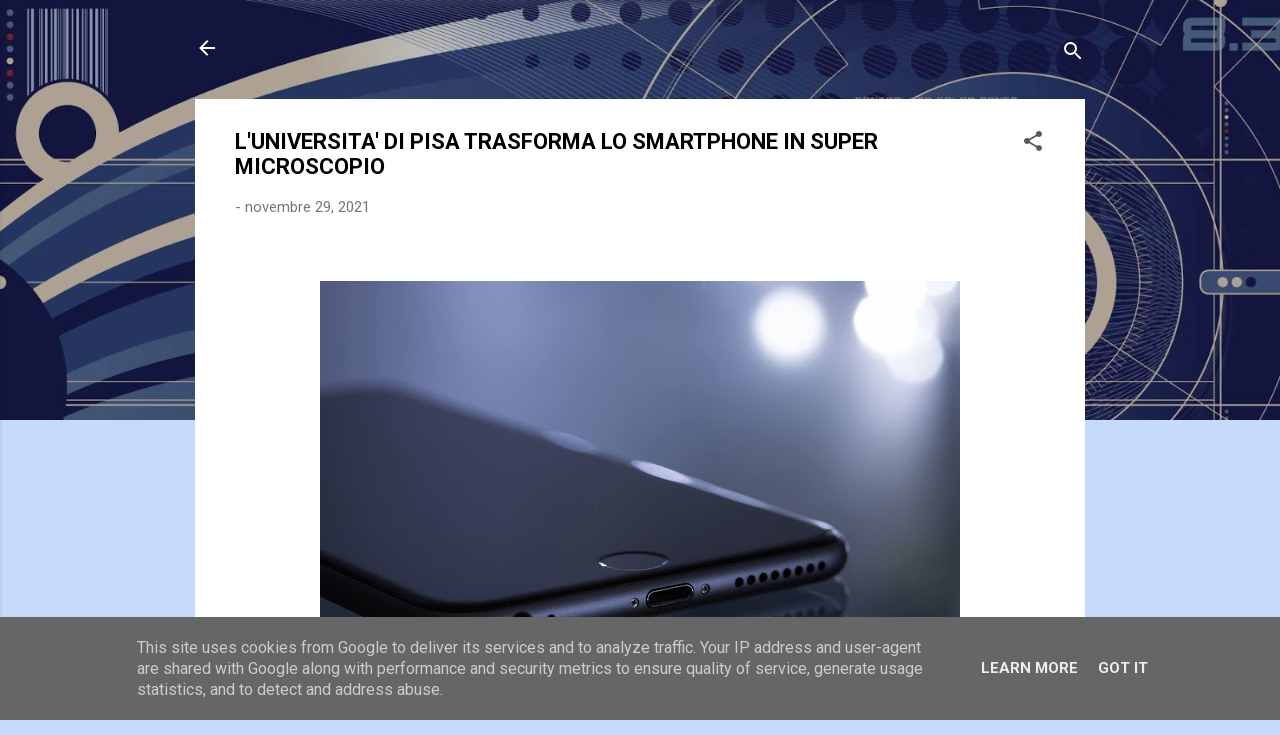

--- FILE ---
content_type: text/plain
request_url: https://www.google-analytics.com/j/collect?v=1&_v=j102&a=1020201166&t=pageview&_s=1&dl=https%3A%2F%2Fblog.iridesgroup.it%2F2020%2F11%2Fluniversita-di-pisa-trasforma-lo.html&ul=en-us%40posix&dt=L%27UNIVERSITA%27%20DI%20PISA%20TRASFORMA%20LO%20SMARTPHONE%20IN%20SUPER%20MICROSCOPIO&sr=1280x720&vp=1280x720&_u=IEBAAEABAAAAACAAI~&jid=11131729&gjid=1700823985&cid=1199492610.1769025086&tid=UA-11223812-25&_gid=484426693.1769025086&_r=1&_slc=1&z=2101385848
body_size: -452
content:
2,cG-EPXNSDTS80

---*---

An exact copy of all the lines above is required, with the pictures removed.

--- FILE ---
content_type: text/plain
request_url: https://www.google-analytics.com/j/collect?v=1&_v=j102&a=1020201166&t=pageview&_s=1&dl=https%3A%2F%2Fblog.iridesgroup.it%2F2020%2F11%2Fluniversita-di-pisa-trasforma-lo.html&ul=en-us%40posix&dt=L%27UNIVERSITA%27%20DI%20PISA%20TRASFORMA%20LO%20SMARTPHONE%20IN%20SUPER%20MICROSCOPIO&sr=1280x720&vp=1280x720&_u=IEBAAEABAAAAACAAI~&jid=11131729&gjid=1700823985&cid=1199492610.1769025086&tid=UA-11223812-25&_gid=484426693.1769025086&_r=1&_slc=1&z=2101385848
body_size: -452
content:
2,cG-EPXNSDTS80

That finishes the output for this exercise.